──────── Estratto del documento

50 anni di Hip Hop pt.2 – Fra Rabbia e Contestazione finisce un’era

Tutto finisce, e così anche la Golden Age del rap. I miti, le morti violente, la rabbia. Restano solo le belle canzoni?
Continua la serie dedicata al mio amore per il rap nei 50 anni del primo party hip-hop. Qui trovi il primo capitolo sul rap anni 90 in Italia.

Anche in questo caso è disponibile una playlist di brani anni 90 internazionali. Ascoltala mentre leggi l’articolo per rivivere quell’epoca. (se non vedi la playlist YouTube qui sotto, devi cambiar preferenze sui cookies e accettarli)

────────────────

◆ Cosa serve ◆
Rispondi in breve a queste domande sull'estratto:
1. A quanti anni di che cosa è dedicata la serie?
2. Di che cosa tratta il primo capitolo?
3. Che cosa si deve fare se la playlist YouTube non si vede?
Basati soltanto sull'estratto.

──────── Elenco voci

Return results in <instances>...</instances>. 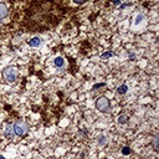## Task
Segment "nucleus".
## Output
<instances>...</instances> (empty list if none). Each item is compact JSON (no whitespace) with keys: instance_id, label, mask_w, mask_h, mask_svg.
<instances>
[{"instance_id":"2","label":"nucleus","mask_w":159,"mask_h":159,"mask_svg":"<svg viewBox=\"0 0 159 159\" xmlns=\"http://www.w3.org/2000/svg\"><path fill=\"white\" fill-rule=\"evenodd\" d=\"M12 128H14V132H15V136H19V137H23L27 133V130H29V126H27V123L23 119L20 121H16L15 123L12 124Z\"/></svg>"},{"instance_id":"8","label":"nucleus","mask_w":159,"mask_h":159,"mask_svg":"<svg viewBox=\"0 0 159 159\" xmlns=\"http://www.w3.org/2000/svg\"><path fill=\"white\" fill-rule=\"evenodd\" d=\"M143 20H144V15L141 12V14H137V16H136V20H134V25H139L143 23Z\"/></svg>"},{"instance_id":"4","label":"nucleus","mask_w":159,"mask_h":159,"mask_svg":"<svg viewBox=\"0 0 159 159\" xmlns=\"http://www.w3.org/2000/svg\"><path fill=\"white\" fill-rule=\"evenodd\" d=\"M4 136H5V138H8V139H14L15 132H14L12 124H6V127L4 129Z\"/></svg>"},{"instance_id":"14","label":"nucleus","mask_w":159,"mask_h":159,"mask_svg":"<svg viewBox=\"0 0 159 159\" xmlns=\"http://www.w3.org/2000/svg\"><path fill=\"white\" fill-rule=\"evenodd\" d=\"M98 143H100V146H103V144L106 143V137L105 136H100L98 137Z\"/></svg>"},{"instance_id":"5","label":"nucleus","mask_w":159,"mask_h":159,"mask_svg":"<svg viewBox=\"0 0 159 159\" xmlns=\"http://www.w3.org/2000/svg\"><path fill=\"white\" fill-rule=\"evenodd\" d=\"M27 44H29V46H31V47H39L41 44H42V39L39 37V36H34L27 41Z\"/></svg>"},{"instance_id":"6","label":"nucleus","mask_w":159,"mask_h":159,"mask_svg":"<svg viewBox=\"0 0 159 159\" xmlns=\"http://www.w3.org/2000/svg\"><path fill=\"white\" fill-rule=\"evenodd\" d=\"M8 14H9L8 5L4 4V3H0V20H3L4 18L8 16Z\"/></svg>"},{"instance_id":"1","label":"nucleus","mask_w":159,"mask_h":159,"mask_svg":"<svg viewBox=\"0 0 159 159\" xmlns=\"http://www.w3.org/2000/svg\"><path fill=\"white\" fill-rule=\"evenodd\" d=\"M18 70L15 67H12V66H8V67H5L4 70H3V77L6 82H10V84H12V82H15L16 78H18Z\"/></svg>"},{"instance_id":"9","label":"nucleus","mask_w":159,"mask_h":159,"mask_svg":"<svg viewBox=\"0 0 159 159\" xmlns=\"http://www.w3.org/2000/svg\"><path fill=\"white\" fill-rule=\"evenodd\" d=\"M128 119H129V117H128L127 114H121V116L118 117V122H119L121 124H126V123L128 122Z\"/></svg>"},{"instance_id":"3","label":"nucleus","mask_w":159,"mask_h":159,"mask_svg":"<svg viewBox=\"0 0 159 159\" xmlns=\"http://www.w3.org/2000/svg\"><path fill=\"white\" fill-rule=\"evenodd\" d=\"M96 108L102 113H108L109 109H111L109 101L105 97V96H101V97H98L97 101H96Z\"/></svg>"},{"instance_id":"11","label":"nucleus","mask_w":159,"mask_h":159,"mask_svg":"<svg viewBox=\"0 0 159 159\" xmlns=\"http://www.w3.org/2000/svg\"><path fill=\"white\" fill-rule=\"evenodd\" d=\"M127 91H128V87L126 85H122V86H119L118 88H117V92H118L119 95H124Z\"/></svg>"},{"instance_id":"15","label":"nucleus","mask_w":159,"mask_h":159,"mask_svg":"<svg viewBox=\"0 0 159 159\" xmlns=\"http://www.w3.org/2000/svg\"><path fill=\"white\" fill-rule=\"evenodd\" d=\"M103 86H105V84H96V85L92 87V89L95 91V89H97V88H101V87H103Z\"/></svg>"},{"instance_id":"16","label":"nucleus","mask_w":159,"mask_h":159,"mask_svg":"<svg viewBox=\"0 0 159 159\" xmlns=\"http://www.w3.org/2000/svg\"><path fill=\"white\" fill-rule=\"evenodd\" d=\"M73 1H75L76 4H84V3L86 1V0H73Z\"/></svg>"},{"instance_id":"10","label":"nucleus","mask_w":159,"mask_h":159,"mask_svg":"<svg viewBox=\"0 0 159 159\" xmlns=\"http://www.w3.org/2000/svg\"><path fill=\"white\" fill-rule=\"evenodd\" d=\"M113 52L112 51H107V52H103L102 55H101V60H108L109 57H112L113 56Z\"/></svg>"},{"instance_id":"17","label":"nucleus","mask_w":159,"mask_h":159,"mask_svg":"<svg viewBox=\"0 0 159 159\" xmlns=\"http://www.w3.org/2000/svg\"><path fill=\"white\" fill-rule=\"evenodd\" d=\"M113 4L117 5V4H121V0H113Z\"/></svg>"},{"instance_id":"12","label":"nucleus","mask_w":159,"mask_h":159,"mask_svg":"<svg viewBox=\"0 0 159 159\" xmlns=\"http://www.w3.org/2000/svg\"><path fill=\"white\" fill-rule=\"evenodd\" d=\"M130 153H132V149H130L129 147H123L122 148V154L123 155H129Z\"/></svg>"},{"instance_id":"7","label":"nucleus","mask_w":159,"mask_h":159,"mask_svg":"<svg viewBox=\"0 0 159 159\" xmlns=\"http://www.w3.org/2000/svg\"><path fill=\"white\" fill-rule=\"evenodd\" d=\"M53 65L56 66L57 68H62L65 66V60H64V57H61V56H57L56 59L53 60Z\"/></svg>"},{"instance_id":"18","label":"nucleus","mask_w":159,"mask_h":159,"mask_svg":"<svg viewBox=\"0 0 159 159\" xmlns=\"http://www.w3.org/2000/svg\"><path fill=\"white\" fill-rule=\"evenodd\" d=\"M0 159H6V158H5L4 155H1V154H0Z\"/></svg>"},{"instance_id":"19","label":"nucleus","mask_w":159,"mask_h":159,"mask_svg":"<svg viewBox=\"0 0 159 159\" xmlns=\"http://www.w3.org/2000/svg\"><path fill=\"white\" fill-rule=\"evenodd\" d=\"M102 159H107V158H102Z\"/></svg>"},{"instance_id":"13","label":"nucleus","mask_w":159,"mask_h":159,"mask_svg":"<svg viewBox=\"0 0 159 159\" xmlns=\"http://www.w3.org/2000/svg\"><path fill=\"white\" fill-rule=\"evenodd\" d=\"M153 147H154V150H158V136H155L154 138H153Z\"/></svg>"}]
</instances>
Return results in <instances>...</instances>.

────────────────

◆ Risposta ◆
1. Ai 50 anni del primo party hip-hop.
2. Del rap anni 90 in Italia.
3. Cambiare le preferenze sui cookies e accettarli.